What this task involves: A word-for-word copy of the data is what's wanted, with no pictures.

::::::

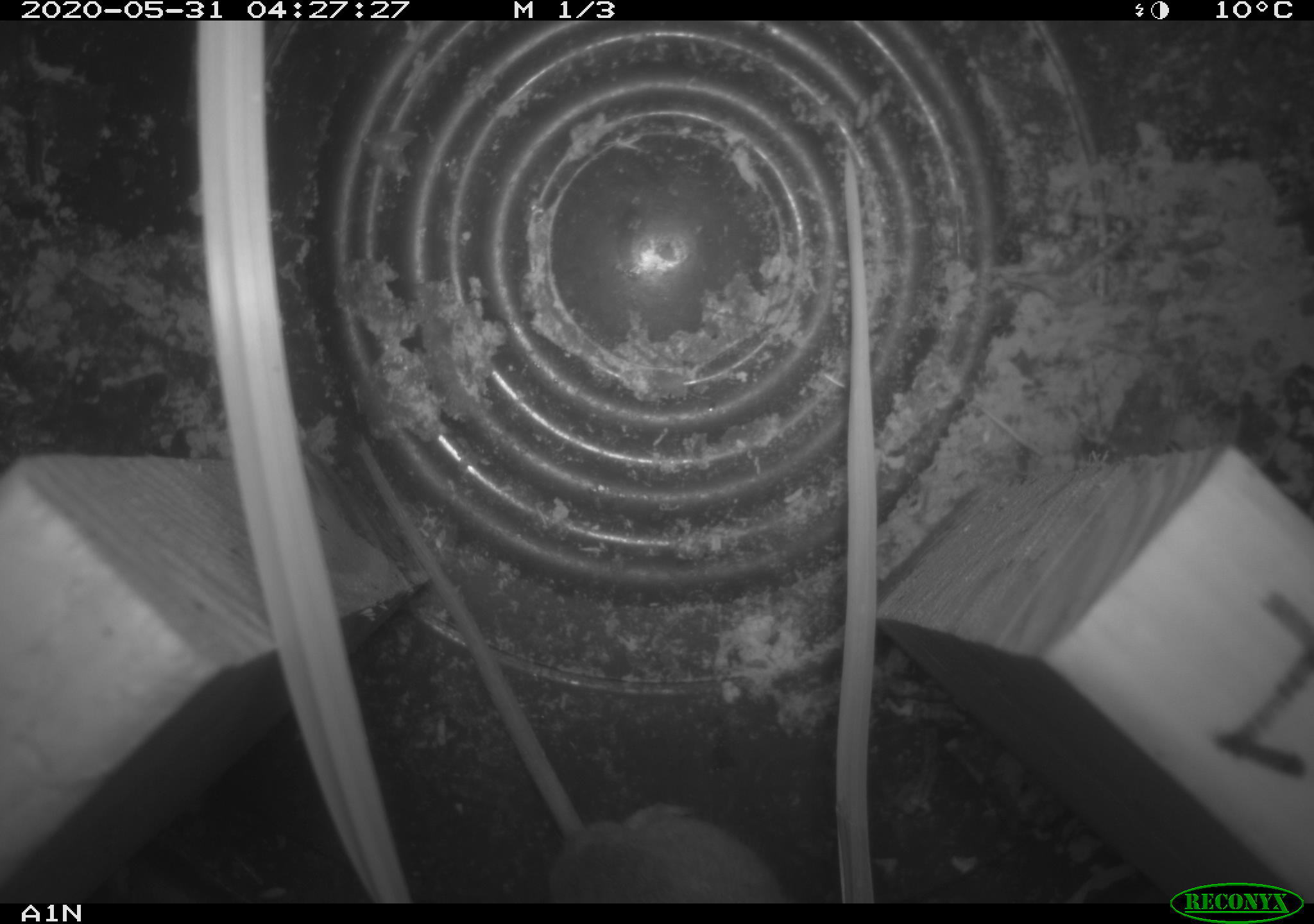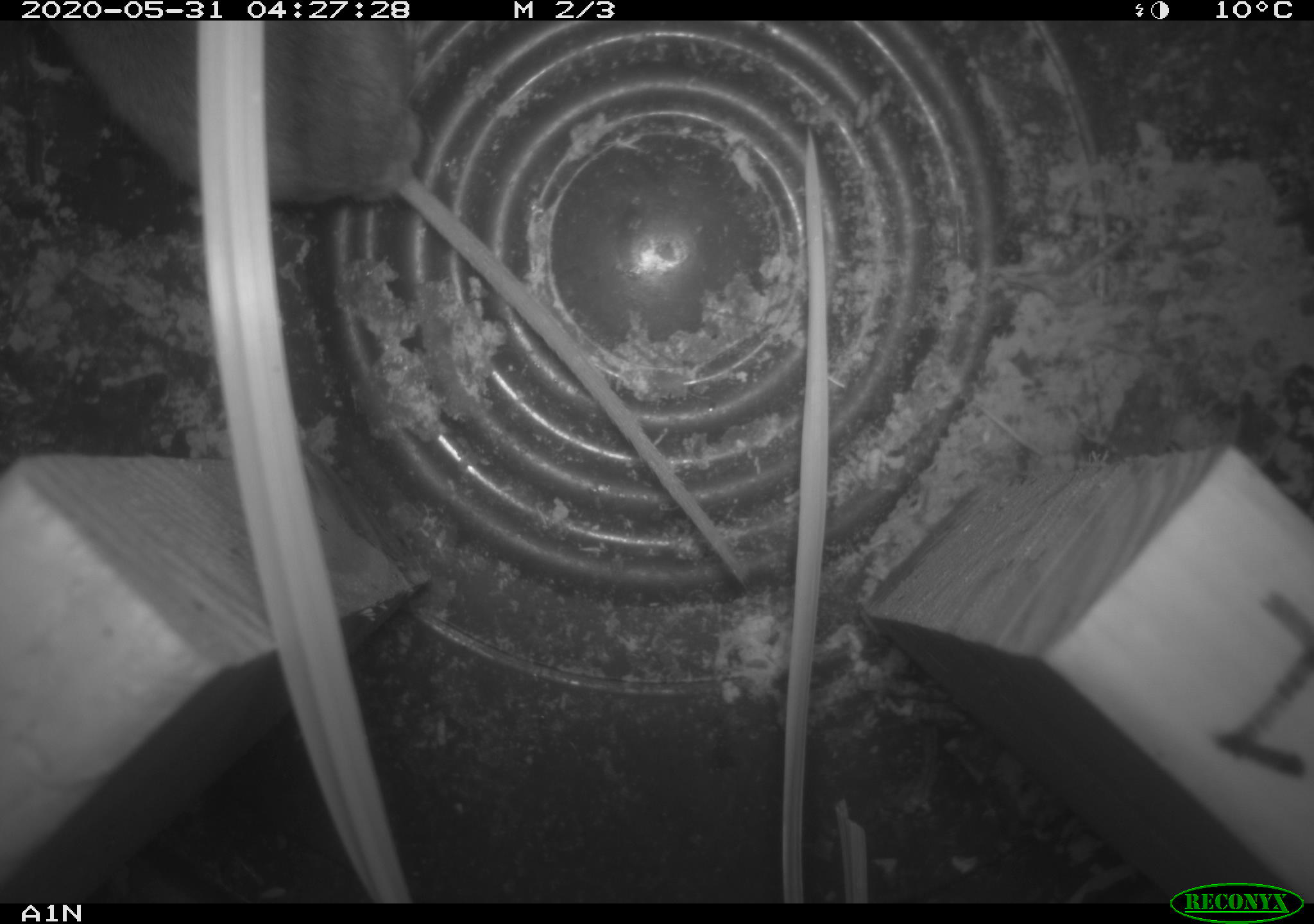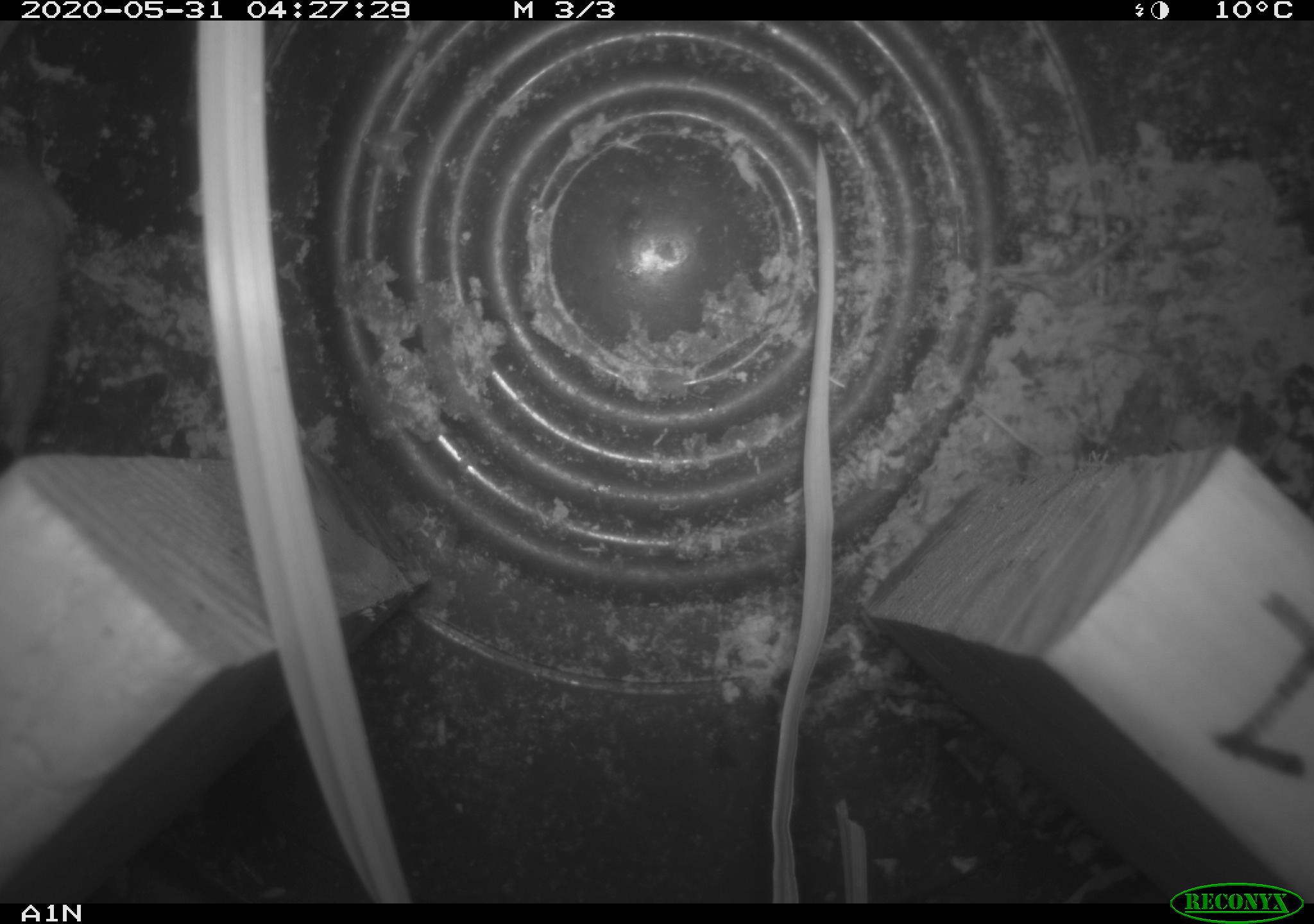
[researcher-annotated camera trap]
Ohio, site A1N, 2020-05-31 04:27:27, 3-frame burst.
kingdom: Animalia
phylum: Chordata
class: Mammalia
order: Rodentia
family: Cricetidae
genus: Peromyscus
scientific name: Peromyscus leucopus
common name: white-footed mouse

::::::

Response box:
[researcher-annotated camera trap]
Ohio, site A1N, 2020-05-31 04:27:27, 3-frame burst.
kingdom: Animalia
phylum: Chordata
class: Mammalia
order: Rodentia
family: Cricetidae
genus: Peromyscus
scientific name: Peromyscus leucopus
common name: white-footed mouse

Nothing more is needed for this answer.